How to deal with content you know will change over time? Stanford expecting content will change over time, version it. A data set gets deposited, but the researcher will continue to work on it for 6 months. Get clever about storing the different parts of it.

UCSD - take one copy of the data, put it into Chronopolis. Have lots of conversation about how they get the stuff from their partners. Also take a version, "objectify" it, as its objectified, normalized, becomes a different thing. Need to be clear about what's the container and what's the contained.

LOCKSS focuses on an archival unit. (eg a volume of a journal) Describe speculatively what will go in that unit, even if its not collected yet. The archival unit remains open until everything is gathered.

Many content management systems organize their content into a hierarchy (abstract thing w/ versions that are linear or branched). Plus a rendition layer.

You can donate, but we can't promise it will get processed right away. Basic preservation in boxes, A/C, off the floor. This is analogous to doing bit level preservation until it can be processed.

Nobody wants to use a repository if it only takes "done" stuff.

Stanford currently working on 2nd generation repository. It was liberating in their 1st generation repository to realize the metadata didn't have to be done before ingest. METS was underscoring this false assumption b//c everything is all wrapped together. Called it zip and sip at first, then used Bags.

What metadata goes into the repository isn't necessarily the metadata of record. Access systems might fulfill this purpose instead. Get enough into the repo to contextualize the object, help to preserve it.

Workflows for dealing w/ metadata/objects getting created at different times. - at Stanford they want to assemble a bag for the repository. robots sending around for their pieces to be done. keep polling the file system. - at UCSD, most metadata assembled for ingest. access control system so curators can edit metadata in the repository. trying to decide if they want PREMIS events for when metadata is changed. archivists give them METS, they move to RDF. Can spit out METS again.

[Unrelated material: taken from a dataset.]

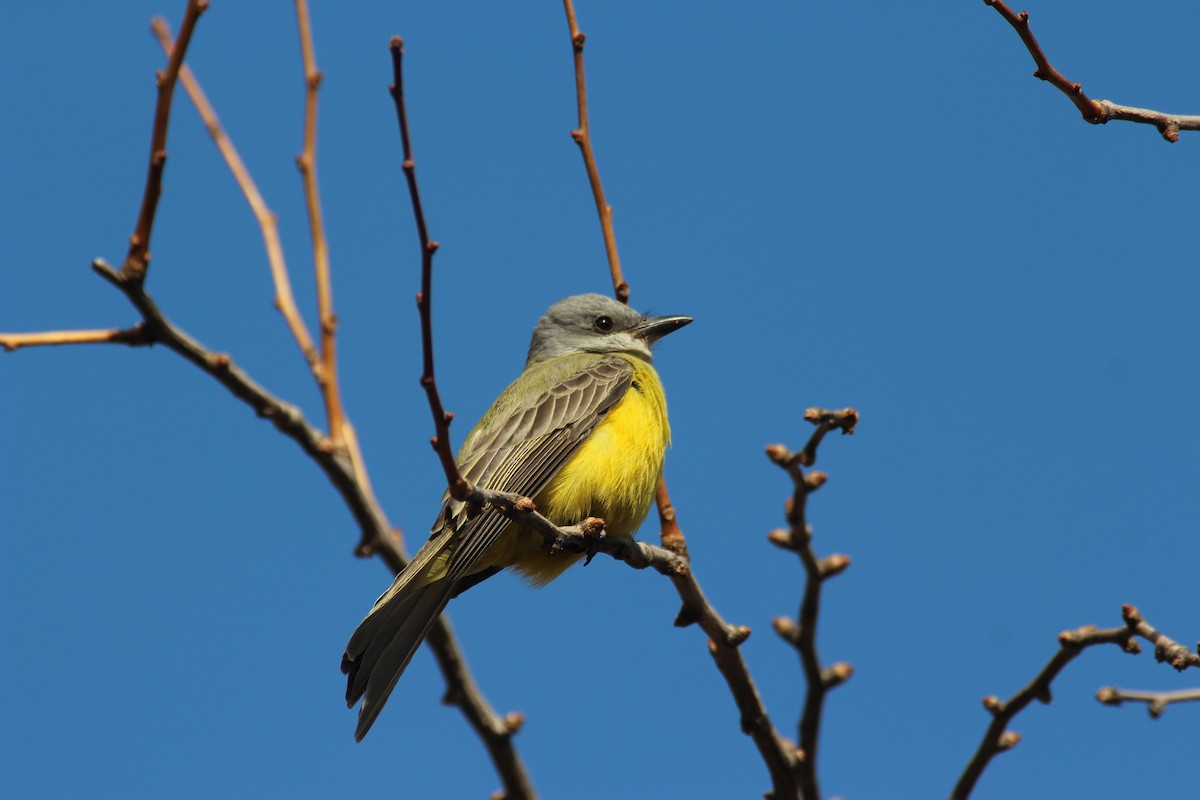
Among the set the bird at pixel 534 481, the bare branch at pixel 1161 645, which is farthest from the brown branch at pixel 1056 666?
the bird at pixel 534 481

Different metadata for these 3 types. Nobody in the room says they even try to normalize. - Oregon, they ask for a word doc manifest (the same way they used to want to on paper). tries to model the paper environment as much as she can

Erin O'Meara: admin ui is important

Stanford makes a distinction between deposit and ingest. Hydra is central object core, registry on top of that, deposit systems on top of that. End user will use a deposit interface, the robots take it from there.

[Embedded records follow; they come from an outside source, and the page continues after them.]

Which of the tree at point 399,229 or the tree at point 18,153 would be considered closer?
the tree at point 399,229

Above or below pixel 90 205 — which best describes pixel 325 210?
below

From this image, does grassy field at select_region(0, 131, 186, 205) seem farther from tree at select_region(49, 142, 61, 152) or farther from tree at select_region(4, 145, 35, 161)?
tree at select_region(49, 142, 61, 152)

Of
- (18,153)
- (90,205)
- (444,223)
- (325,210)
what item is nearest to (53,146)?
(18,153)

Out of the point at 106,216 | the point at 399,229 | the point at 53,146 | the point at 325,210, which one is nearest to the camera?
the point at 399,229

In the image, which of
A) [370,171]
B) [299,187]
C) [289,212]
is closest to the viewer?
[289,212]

CDL has different workflows, but the user decides which is best for them. UI, APIs. CDL doesn't do the ingest for them, just gives them the tools. Most content coming in through the APIs. Libraries are the ones doing the deposit, haven't worked w/ individual faculty yet. Repo is back up in a year. UCSD planning for them to broker faculty content into the CDL's repo.

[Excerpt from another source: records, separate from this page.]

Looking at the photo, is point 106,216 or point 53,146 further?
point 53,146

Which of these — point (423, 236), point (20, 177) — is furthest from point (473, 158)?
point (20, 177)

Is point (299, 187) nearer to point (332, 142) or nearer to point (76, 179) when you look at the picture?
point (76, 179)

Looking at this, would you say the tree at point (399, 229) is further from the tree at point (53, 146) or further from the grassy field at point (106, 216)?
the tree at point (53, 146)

How to make clear to faculty what pres services you're providing? Get them to help you write it.

What documentation do you create to explain the different queues of content. Diagrams seem to help. Faculty don't seem to care. Mostlyt/ he conversation happens after faculty content is made.

For library staff, partners, Stanford finds "framework" documents helpful. 1-1.5 pages, with use cases.

Lots of confusion reported among library staff between access and preservation.

Bess asks to what extent we (the tech people) should be doing more outreach. Stanford has been giving workshops to staff to give them skills to prepare objects for the repository. There are very few places to learn "what is a digital object"?

Need for training of librarians. Declan suggests the CODE4LIB wiki "guide for the perplexed."

UCSD trying to build expertise in project management (archivist, arts library people, etc., taking this on). Putting together project manager's toolkit.

Exposure is really important - don't just have the conversations over coffee, get the vocab into the daily operation of the library.

Bess ran a training class/study group at UVa. Target audience was those who are involved in the DL workflow, but not centrally.